====== WORKING DATA ======

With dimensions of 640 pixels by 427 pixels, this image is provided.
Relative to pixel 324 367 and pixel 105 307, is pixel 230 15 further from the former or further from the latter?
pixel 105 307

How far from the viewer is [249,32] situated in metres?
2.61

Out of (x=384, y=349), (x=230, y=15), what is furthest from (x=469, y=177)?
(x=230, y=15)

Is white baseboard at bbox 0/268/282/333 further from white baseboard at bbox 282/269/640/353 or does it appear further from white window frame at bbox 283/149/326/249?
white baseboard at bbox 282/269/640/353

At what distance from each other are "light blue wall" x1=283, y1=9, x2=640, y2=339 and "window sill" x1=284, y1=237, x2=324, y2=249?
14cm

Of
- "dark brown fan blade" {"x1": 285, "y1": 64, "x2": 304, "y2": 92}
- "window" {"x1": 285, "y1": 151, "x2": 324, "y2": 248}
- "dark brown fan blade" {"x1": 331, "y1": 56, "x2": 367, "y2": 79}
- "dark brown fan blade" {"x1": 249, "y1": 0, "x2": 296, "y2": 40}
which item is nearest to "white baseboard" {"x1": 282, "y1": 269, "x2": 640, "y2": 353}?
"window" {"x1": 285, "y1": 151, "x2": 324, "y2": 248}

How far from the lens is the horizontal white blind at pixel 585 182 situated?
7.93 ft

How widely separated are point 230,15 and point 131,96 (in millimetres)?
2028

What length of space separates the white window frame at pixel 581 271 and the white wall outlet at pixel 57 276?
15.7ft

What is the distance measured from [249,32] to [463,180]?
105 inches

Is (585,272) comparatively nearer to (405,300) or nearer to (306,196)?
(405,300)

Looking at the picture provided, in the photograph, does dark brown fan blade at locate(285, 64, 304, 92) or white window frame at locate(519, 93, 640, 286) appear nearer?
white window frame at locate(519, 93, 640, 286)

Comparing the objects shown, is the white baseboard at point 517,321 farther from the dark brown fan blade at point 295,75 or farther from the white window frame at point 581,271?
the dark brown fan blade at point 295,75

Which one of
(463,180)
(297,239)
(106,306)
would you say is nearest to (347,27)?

======

Reproduce all of the entries above word for word, without changing anything.

RESULT OF THIS EXERCISE:
With dimensions of 640 pixels by 427 pixels, this image is provided.
Relative to pixel 324 367 and pixel 105 307, is pixel 230 15 further from the former or further from the latter?
pixel 105 307

How far from the viewer is [249,32] situated in metres?
2.61

Out of (x=384, y=349), (x=230, y=15), what is furthest from (x=469, y=177)?
(x=230, y=15)

Is white baseboard at bbox 0/268/282/333 further from white baseboard at bbox 282/269/640/353 or does it appear further from white window frame at bbox 283/149/326/249?
white baseboard at bbox 282/269/640/353

At what distance from each other are "light blue wall" x1=283, y1=9, x2=640, y2=339 and "window sill" x1=284, y1=237, x2=324, y2=249?
14cm

Of
- "dark brown fan blade" {"x1": 285, "y1": 64, "x2": 304, "y2": 92}
- "window" {"x1": 285, "y1": 151, "x2": 324, "y2": 248}
- "dark brown fan blade" {"x1": 331, "y1": 56, "x2": 367, "y2": 79}
- "dark brown fan blade" {"x1": 249, "y1": 0, "x2": 296, "y2": 40}
which item is nearest to "white baseboard" {"x1": 282, "y1": 269, "x2": 640, "y2": 353}?
"window" {"x1": 285, "y1": 151, "x2": 324, "y2": 248}

How far from the lens is the horizontal white blind at pixel 585 182 situated?
7.93 ft

How widely separated are point 230,15 and point 131,96 (in millimetres)?
2028

What length of space separates the white window frame at pixel 581 271 and the white wall outlet at pixel 57 276?
15.7ft

What is the distance measured from [249,32] to [463,180]?
105 inches

Is (585,272) comparatively nearer to (405,300) or nearer to (306,196)?
(405,300)

Looking at the picture provided, in the photograph, does dark brown fan blade at locate(285, 64, 304, 92) or white window frame at locate(519, 93, 640, 286) appear nearer?
white window frame at locate(519, 93, 640, 286)

Comparing the objects shown, is the white baseboard at point 517,321 farther from the dark brown fan blade at point 295,75 or farther from the white window frame at point 581,271?
the dark brown fan blade at point 295,75

Which one of
(463,180)
(297,239)
(106,306)
would you say is nearest to (347,27)?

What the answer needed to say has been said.